** Begin Extract to read **

What Would Jesus Do?




Yesterday, the synod of the Church of England voted against allowing women to be bishops (bishopesses? Bitchops?) For those of us who see the church as our family (stubborn, sometimes embarrassing, sometimes incredibly hard to live with, but nonetheless family), the results of this vote are akin to your one rowdy uncle falling into the cake and ruining your wedding day for everyone. It’s disappointing, it’s cringeworthy, and you’d all held your breath and believed that it wouldn’t actually happen this time around. I, like most members of the church, had hoped that the result of this vote would signal the beginning of the end of institutional misogyny in the Church of England. And unfortunately, I was wrong.

Just to put my frustration in perspective, this wasn’t a straightforward decision, or even one that seems particularly democratic. The motion was passed by the first two houses of the synod, but not by the final House of Laity. It needed a two-thirds majority to pass, and fell short by just six votes. All seems a bit George Bush and Florida to me, particularly when all but two - TWO - of the 44 dioceses of the Church of England, and three-quarters of the general Synod, had already voted strongly in favour. The hard-line minority opposition seems to have missed the fact that its Supreme Governor (er, yeah, the one over there in the crown) is, inescapably, a woman. The whole rulebook on what trumps what in C of E rock-paper-scissors has clearly been flung out of the stained glass window.

** End Extract to read **
** Begin Listing **

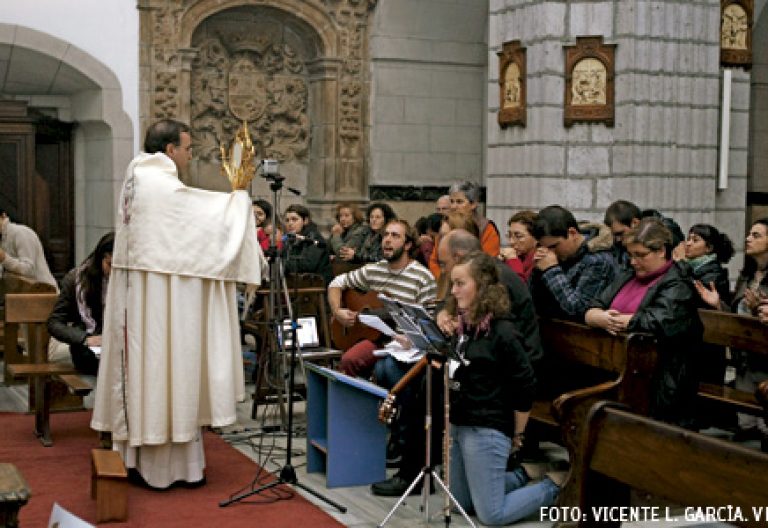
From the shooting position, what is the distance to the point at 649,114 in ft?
35.0

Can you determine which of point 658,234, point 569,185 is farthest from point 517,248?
point 569,185

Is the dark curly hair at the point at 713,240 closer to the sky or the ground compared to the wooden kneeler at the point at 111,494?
closer to the sky

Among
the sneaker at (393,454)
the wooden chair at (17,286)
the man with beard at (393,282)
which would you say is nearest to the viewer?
the sneaker at (393,454)

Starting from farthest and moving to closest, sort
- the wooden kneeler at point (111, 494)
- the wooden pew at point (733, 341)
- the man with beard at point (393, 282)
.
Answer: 1. the man with beard at point (393, 282)
2. the wooden pew at point (733, 341)
3. the wooden kneeler at point (111, 494)

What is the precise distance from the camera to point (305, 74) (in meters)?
14.2

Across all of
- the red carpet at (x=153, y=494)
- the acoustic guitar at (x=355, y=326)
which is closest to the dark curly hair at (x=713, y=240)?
the acoustic guitar at (x=355, y=326)

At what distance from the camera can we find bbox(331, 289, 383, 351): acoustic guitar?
23.9 feet

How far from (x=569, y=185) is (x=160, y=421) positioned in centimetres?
568

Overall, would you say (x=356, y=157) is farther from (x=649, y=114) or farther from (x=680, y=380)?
(x=680, y=380)

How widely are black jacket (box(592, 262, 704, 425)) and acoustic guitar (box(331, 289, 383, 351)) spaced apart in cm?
201

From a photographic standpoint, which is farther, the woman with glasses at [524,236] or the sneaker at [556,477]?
the woman with glasses at [524,236]

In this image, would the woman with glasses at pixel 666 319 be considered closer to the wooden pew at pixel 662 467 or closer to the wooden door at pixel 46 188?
the wooden pew at pixel 662 467

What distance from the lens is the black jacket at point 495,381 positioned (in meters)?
5.46

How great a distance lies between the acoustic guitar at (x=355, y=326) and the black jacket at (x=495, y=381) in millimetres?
1759
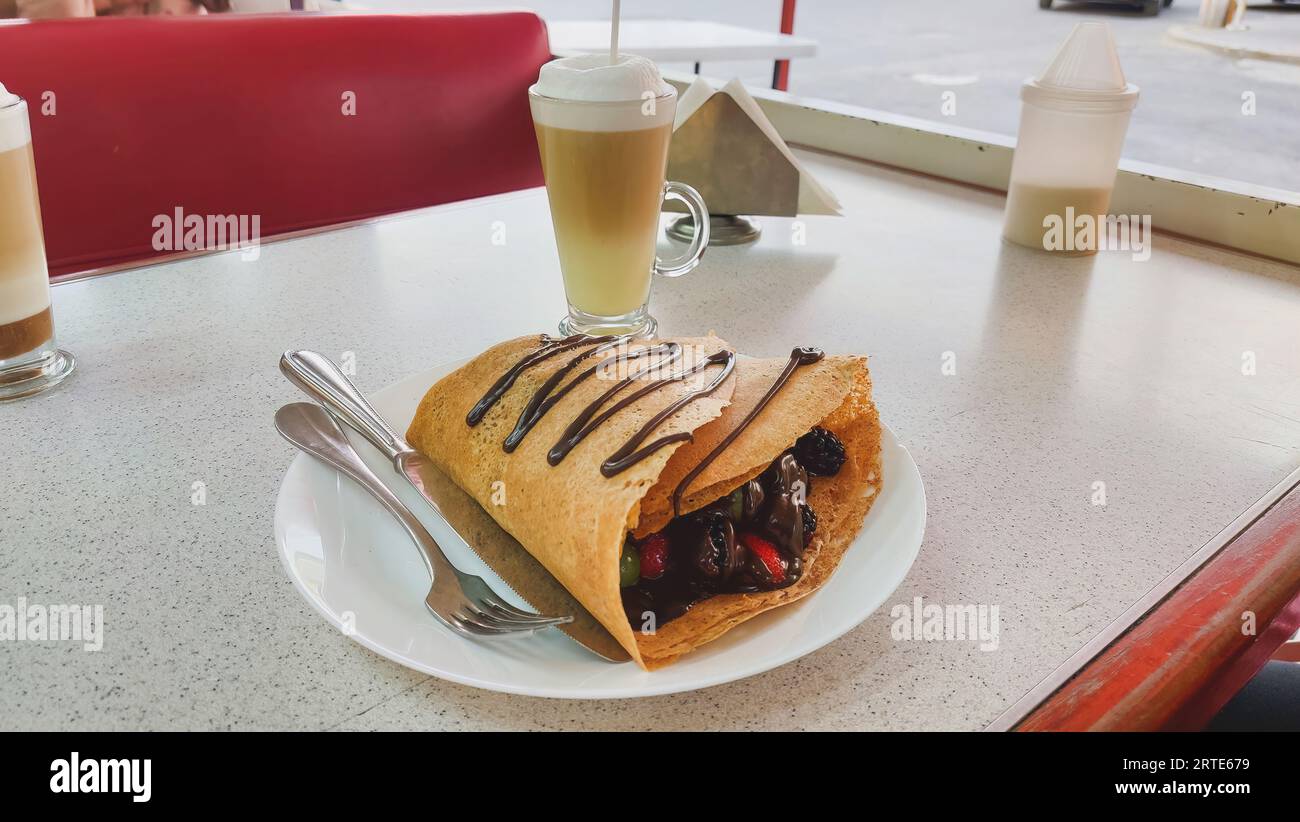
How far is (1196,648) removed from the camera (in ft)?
1.96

** End Listing **

#### [Request]
Repeat the blog post on the women bishops vote word for word, starting at "Just to put" and ending at "stained glass window.". The data here is separate from the blog post on the women bishops vote.

#### [Expected answer]
Just to put my frustration in perspective, this wasn’t a straightforward decision, or even one that seems particularly democratic. The motion was passed by the first two houses of the synod, but not by the final House of Laity. It needed a two-thirds majority to pass, and fell short by just six votes. All seems a bit George Bush and Florida to me, particularly when all but two - TWO - of the 44 dioceses of the Church of England, and three-quarters of the general Synod, had already voted strongly in favour. The hard-line minority opposition seems to have missed the fact that its Supreme Governor (er, yeah, the one over there in the crown) is, inescapably, a woman. The whole rulebook on what trumps what in C of E rock-paper-scissors has clearly been flung out of the stained glass window.